I write a lot about the importance of targeting ruthlessly. Most Skyway Community members do effective targeting thanks in part to podcast, tools, webinars, RFP Score, and so on. So for this article, let’s assume that, thanks to targeting, you already know who your customer is. Now it’s time to dig deeper and further improve your targeting by knowing your customer’s customer.

Your customers don’t buy products, they buy solutions. My favorite Zig Ziglar version of this is when he said, “People buy thousands of ¼ inch drills each year. However, they aren’t buying them because they need a ¼ inch drill…they are buying them because they need a quarter inch hole.” Are you thinking the same way? Are you targeting with the same understanding of providing a solution instead of a product?

Let me use a government contracting example. Let’s say you provide training services to the military. Your customer (whom you interact with on a regular basis) is the agency, the program manager, the contracting officer, the contracting officer’s representative, the acquisition team, and so on. Your customer’s customer is that trainee (whom you only interact with during the actual training). This trainee is the person whom the acquisition team is serving. In some contracts (like IT network support, for example), you may not see the customer’s customer at all (unless there is a problem).

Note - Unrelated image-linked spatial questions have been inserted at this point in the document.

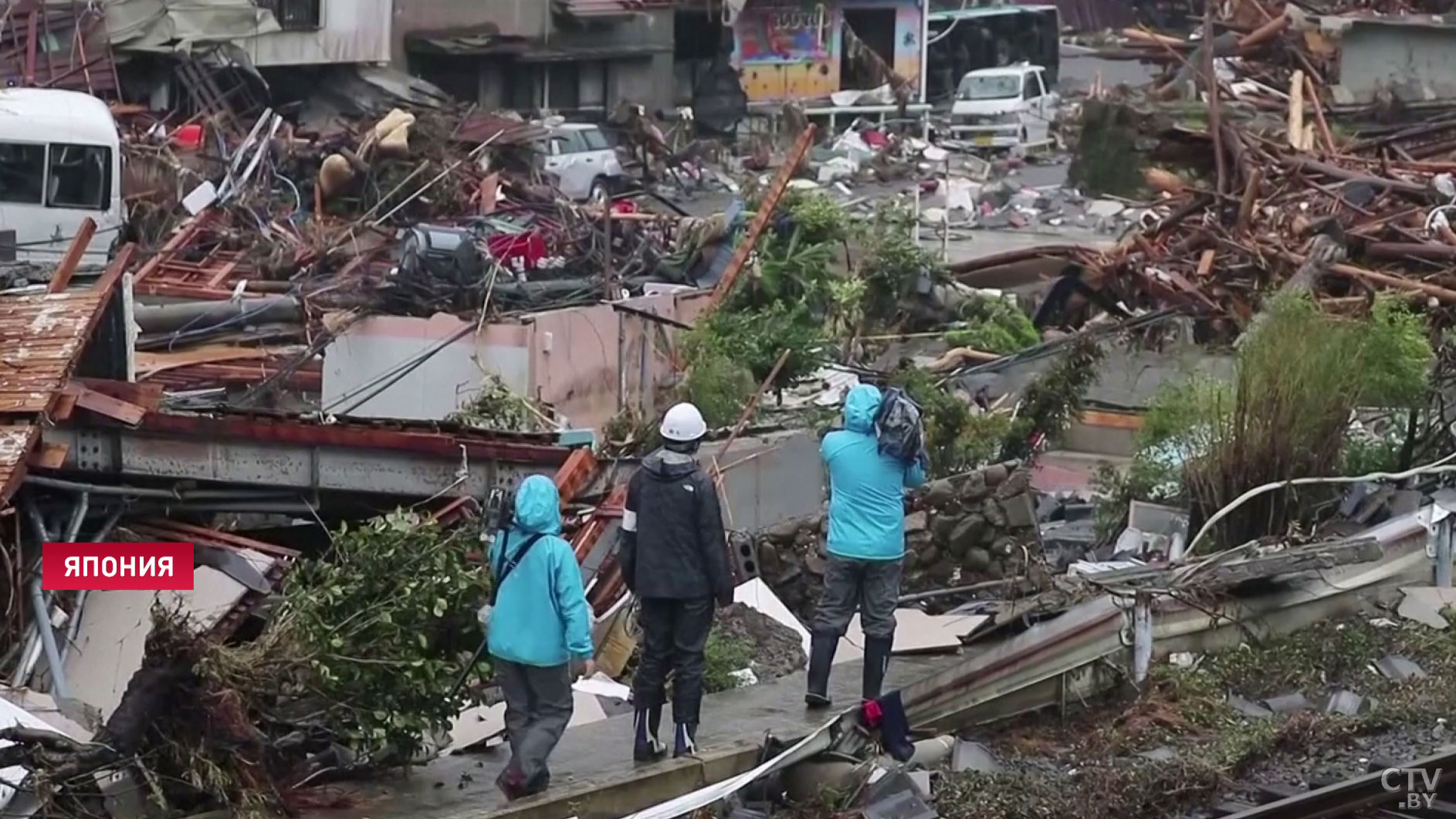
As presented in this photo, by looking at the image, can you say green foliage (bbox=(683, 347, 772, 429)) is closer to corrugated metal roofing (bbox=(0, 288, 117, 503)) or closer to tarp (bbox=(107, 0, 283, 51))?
corrugated metal roofing (bbox=(0, 288, 117, 503))

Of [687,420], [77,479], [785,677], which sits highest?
[687,420]

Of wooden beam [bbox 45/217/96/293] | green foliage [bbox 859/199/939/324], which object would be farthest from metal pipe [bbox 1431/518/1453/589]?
green foliage [bbox 859/199/939/324]

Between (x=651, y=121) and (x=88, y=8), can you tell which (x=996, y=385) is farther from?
(x=651, y=121)

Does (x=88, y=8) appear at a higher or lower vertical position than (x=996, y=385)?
higher

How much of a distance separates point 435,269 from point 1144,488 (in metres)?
6.91

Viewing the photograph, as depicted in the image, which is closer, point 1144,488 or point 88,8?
point 1144,488

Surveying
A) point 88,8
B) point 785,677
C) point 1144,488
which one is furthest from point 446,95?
point 785,677

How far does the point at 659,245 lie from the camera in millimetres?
25438

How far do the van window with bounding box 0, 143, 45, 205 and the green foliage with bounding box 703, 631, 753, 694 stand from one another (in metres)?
16.0

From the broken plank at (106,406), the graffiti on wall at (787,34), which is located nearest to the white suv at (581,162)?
the graffiti on wall at (787,34)

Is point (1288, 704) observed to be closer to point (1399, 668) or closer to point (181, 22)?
point (1399, 668)

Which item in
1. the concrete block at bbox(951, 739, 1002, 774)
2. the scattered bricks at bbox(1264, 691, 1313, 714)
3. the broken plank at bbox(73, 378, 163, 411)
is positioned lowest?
Answer: the scattered bricks at bbox(1264, 691, 1313, 714)

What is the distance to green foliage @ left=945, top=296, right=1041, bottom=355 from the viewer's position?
21547 mm

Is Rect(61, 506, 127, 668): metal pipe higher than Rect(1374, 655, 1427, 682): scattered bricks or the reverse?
higher
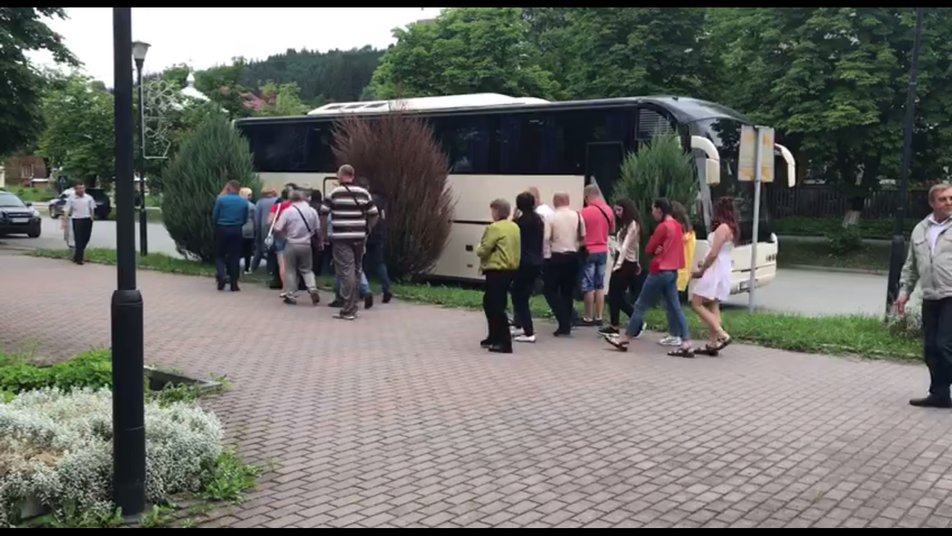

The better you know the customer’s customer, the better you are able to solve their problem versus just selling them something (or being perceived that you are just selling them something). Have you ever had someone sell you something that didn’t quite solve your actual problem? It sucks, right? You end up having to break up with that vendor and then start over. Imagine if you were stuck with that vendor that didn’t quite solve the problem for several years (like in some government contracts). That really sucks. I know because I’ve done it.

And that is why many government acquisition people are ‘‘change averse’’.

It’s really hard to sell them a solution if you don’t know what problem they are solving. And to clarify, the requirement and the RFP are just an extension of the process to find a solution. When someone says you need to “read beyond” the RFP, this is what they mean: know the solution their customer is looking for. Do they need a ¼ inch drill, or a quarter inch hole? Or, do they really need a ½ inch hole but they don’t know it? In that case, what to do?

When you know the solution won’t fix the underlying problem (because you’ve targeted the work so well), you have two options: fight or flight. Fight means to lock in and work on influencing the requirement and the resulting RFP to make sure they solve the real problem. Flight means to just walk away (to the next opportunity).

These are really the only two options. Neither of them is easy. That’s why people often invent a third option: ignore the flags and bid anyway. Nothing lies down that road but pain and frustration.